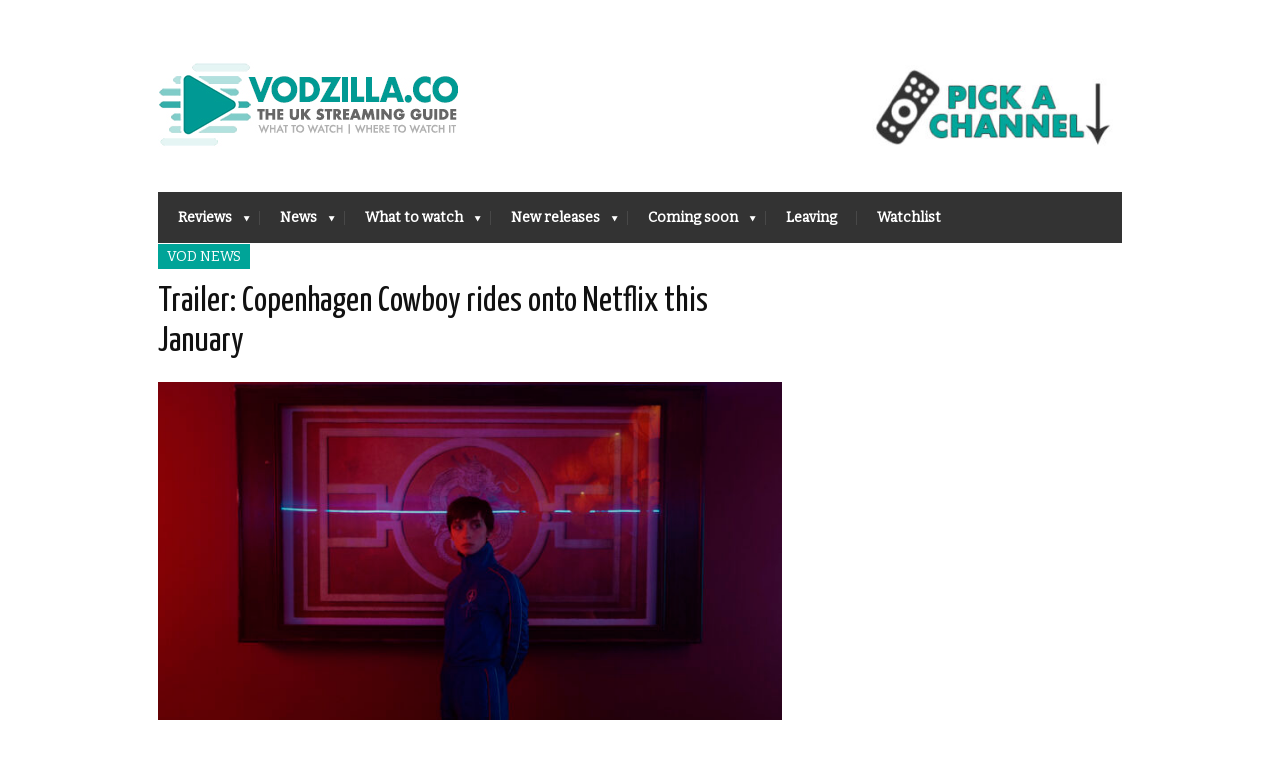

--- FILE ---
content_type: text/html; charset=utf-8
request_url: https://www.google.com/recaptcha/api2/aframe
body_size: 269
content:
<!DOCTYPE HTML><html><head><meta http-equiv="content-type" content="text/html; charset=UTF-8"></head><body><script nonce="UFsE1dn85QKGBhqNB0kDbw">/** Anti-fraud and anti-abuse applications only. See google.com/recaptcha */ try{var clients={'sodar':'https://pagead2.googlesyndication.com/pagead/sodar?'};window.addEventListener("message",function(a){try{if(a.source===window.parent){var b=JSON.parse(a.data);var c=clients[b['id']];if(c){var d=document.createElement('img');d.src=c+b['params']+'&rc='+(localStorage.getItem("rc::a")?sessionStorage.getItem("rc::b"):"");window.document.body.appendChild(d);sessionStorage.setItem("rc::e",parseInt(sessionStorage.getItem("rc::e")||0)+1);localStorage.setItem("rc::h",'1762086595493');}}}catch(b){}});window.parent.postMessage("_grecaptcha_ready", "*");}catch(b){}</script></body></html>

Work to complete: Output only a verbatim copy of the lines spanning from the line that contains "content_type: text/html; charset=utf-8" to the end of the records above.

Task result:
content_type: text/html; charset=utf-8
request_url: https://www.google.com/recaptcha/api2/aframe
body_size: 269
content:
<!DOCTYPE HTML><html><head><meta http-equiv="content-type" content="text/html; charset=UTF-8"></head><body><script nonce="UFsE1dn85QKGBhqNB0kDbw">/** Anti-fraud and anti-abuse applications only. See google.com/recaptcha */ try{var clients={'sodar':'https://pagead2.googlesyndication.com/pagead/sodar?'};window.addEventListener("message",function(a){try{if(a.source===window.parent){var b=JSON.parse(a.data);var c=clients[b['id']];if(c){var d=document.createElement('img');d.src=c+b['params']+'&rc='+(localStorage.getItem("rc::a")?sessionStorage.getItem("rc::b"):"");window.document.body.appendChild(d);sessionStorage.setItem("rc::e",parseInt(sessionStorage.getItem("rc::e")||0)+1);localStorage.setItem("rc::h",'1762086595493');}}}catch(b){}});window.parent.postMessage("_grecaptcha_ready", "*");}catch(b){}</script></body></html>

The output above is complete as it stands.